Several decades have passed since the coining of the idioms: marine or reef “safe” whose connotations are so influential, that once professed, the substance or procedure has been embraced as harmless or good practice, with no questions asked. There was a time when a type of naturally occurring mineral was thus regarded, so much so, that it became widely exploited as a general-purpose heat-resistant texture improver. Many years later, people developed exceedingly aggressive and horrific malignancies. Asbestos is now considered alarmingly hazardous with no minimum “safe” exposure, albeit hitherto ostensibly benign, early moviemakers used it as artificial snow (Midgley, personal communication).

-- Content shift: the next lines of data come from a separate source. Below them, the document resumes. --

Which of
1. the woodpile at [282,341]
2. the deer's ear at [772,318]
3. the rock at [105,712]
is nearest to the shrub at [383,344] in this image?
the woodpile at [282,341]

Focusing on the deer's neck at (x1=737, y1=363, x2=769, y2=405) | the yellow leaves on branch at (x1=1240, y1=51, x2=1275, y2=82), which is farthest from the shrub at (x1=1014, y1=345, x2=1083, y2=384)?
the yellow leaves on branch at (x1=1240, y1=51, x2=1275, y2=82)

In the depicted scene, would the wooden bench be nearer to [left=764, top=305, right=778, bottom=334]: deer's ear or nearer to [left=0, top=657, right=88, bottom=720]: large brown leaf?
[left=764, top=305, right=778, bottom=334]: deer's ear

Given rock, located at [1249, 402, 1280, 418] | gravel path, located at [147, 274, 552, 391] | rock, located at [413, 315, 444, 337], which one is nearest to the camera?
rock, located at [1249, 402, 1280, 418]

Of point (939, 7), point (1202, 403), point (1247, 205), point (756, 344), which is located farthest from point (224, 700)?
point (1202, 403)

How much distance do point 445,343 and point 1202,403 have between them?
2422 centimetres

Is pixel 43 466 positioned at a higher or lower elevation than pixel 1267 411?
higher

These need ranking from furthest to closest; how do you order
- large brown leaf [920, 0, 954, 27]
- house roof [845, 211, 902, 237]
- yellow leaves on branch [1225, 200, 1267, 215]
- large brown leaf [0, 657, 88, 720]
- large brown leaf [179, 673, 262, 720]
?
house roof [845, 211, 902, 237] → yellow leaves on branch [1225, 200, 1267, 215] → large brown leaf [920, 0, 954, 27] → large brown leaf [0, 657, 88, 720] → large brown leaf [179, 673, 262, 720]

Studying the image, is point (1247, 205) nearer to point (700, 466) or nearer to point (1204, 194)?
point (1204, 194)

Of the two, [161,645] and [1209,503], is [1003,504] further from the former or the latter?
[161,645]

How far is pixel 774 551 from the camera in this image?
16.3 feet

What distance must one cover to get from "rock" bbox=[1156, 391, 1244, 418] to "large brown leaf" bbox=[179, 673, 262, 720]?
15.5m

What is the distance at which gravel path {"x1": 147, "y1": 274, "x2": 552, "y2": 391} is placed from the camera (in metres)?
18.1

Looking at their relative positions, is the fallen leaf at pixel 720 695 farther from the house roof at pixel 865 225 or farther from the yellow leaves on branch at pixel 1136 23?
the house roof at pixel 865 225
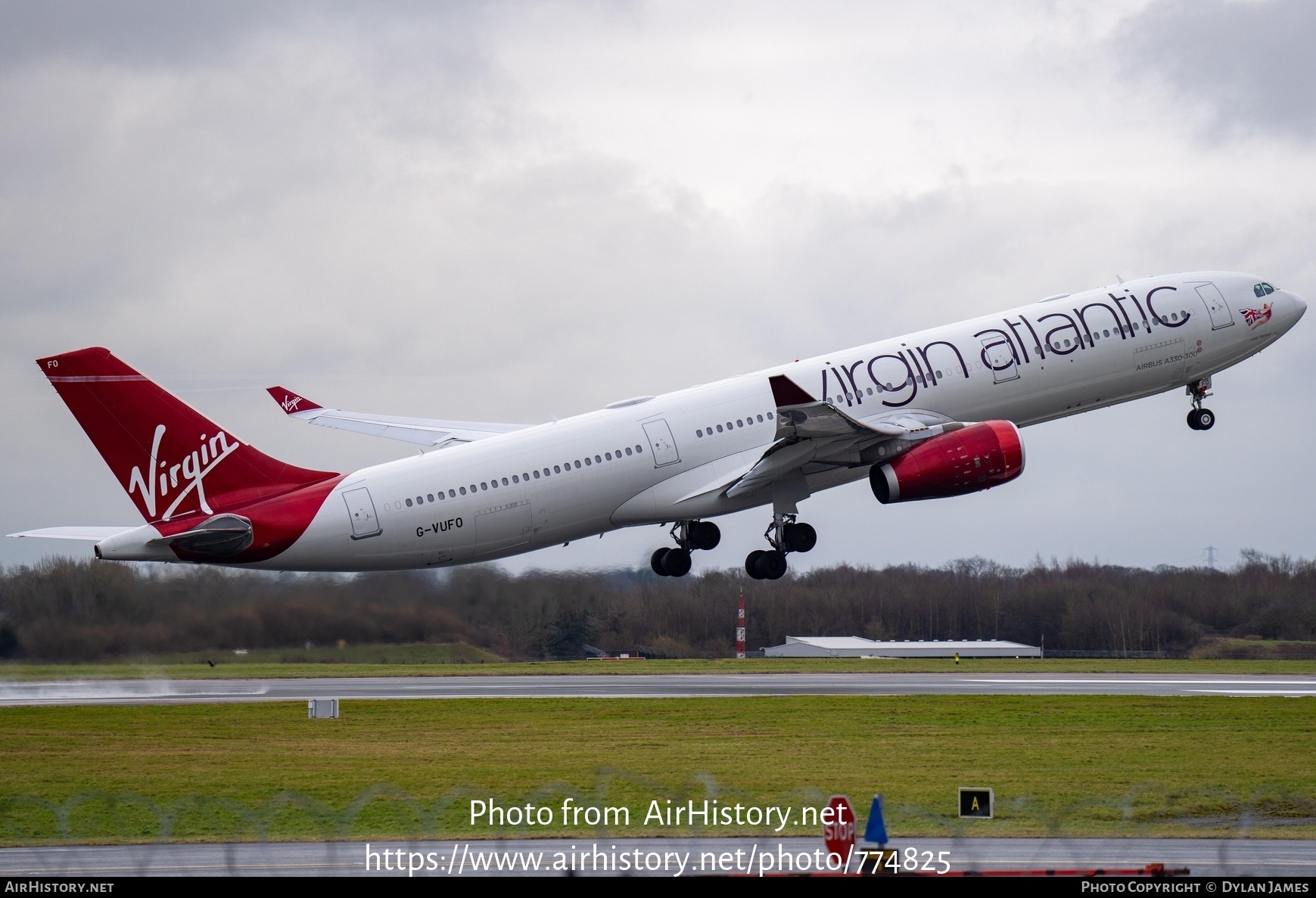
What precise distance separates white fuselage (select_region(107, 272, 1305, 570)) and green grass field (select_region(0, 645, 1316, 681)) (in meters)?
4.13

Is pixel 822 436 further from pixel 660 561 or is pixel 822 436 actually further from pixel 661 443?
pixel 660 561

So, how does this help us conserve marine species. As scientific and toxicological investigations have progressed, numerous substances proclaimed as “safe” have been recognized as injurious to aquatic life (Elderfield 1970; Walker 1981; Crandall 1982; Durapipe 1985; Abd ElMalek et al. 1990; Australian Government Initiative 2000; Pettine 2000; CSTEE 2002; Perrot et al. 2007; Lithner et al. 2011; Naphtha 2011; Wright et al. 2013; Quan et al. 2014; Weatherbond Roofing Systems 2015; GTP 2016; Koyama et al. 2016; Everbuild 2017; King 2017; Estokova et al. 2018; Crips 2019). Nevertheless, the influence of these terminologies appears to have hoodwinked all but the few from carrying out up-to-date yet fundamentally simple and non-time-consuming enquiries. In the interests of One World, One Health, most polymer-manufacturing or substance-formulating industries are obliged to publish online safety data sheets (SDSs). It is thus child’s play to check the appropriateness of the materials we use in our salt- or fresh-water systems, while CAS numbers and their documentation help laboratory technicians and factory workers adopt suitable safety measures, whereas a Glossary in Appendix I clarifies some technical terms. Prepare to be amazed.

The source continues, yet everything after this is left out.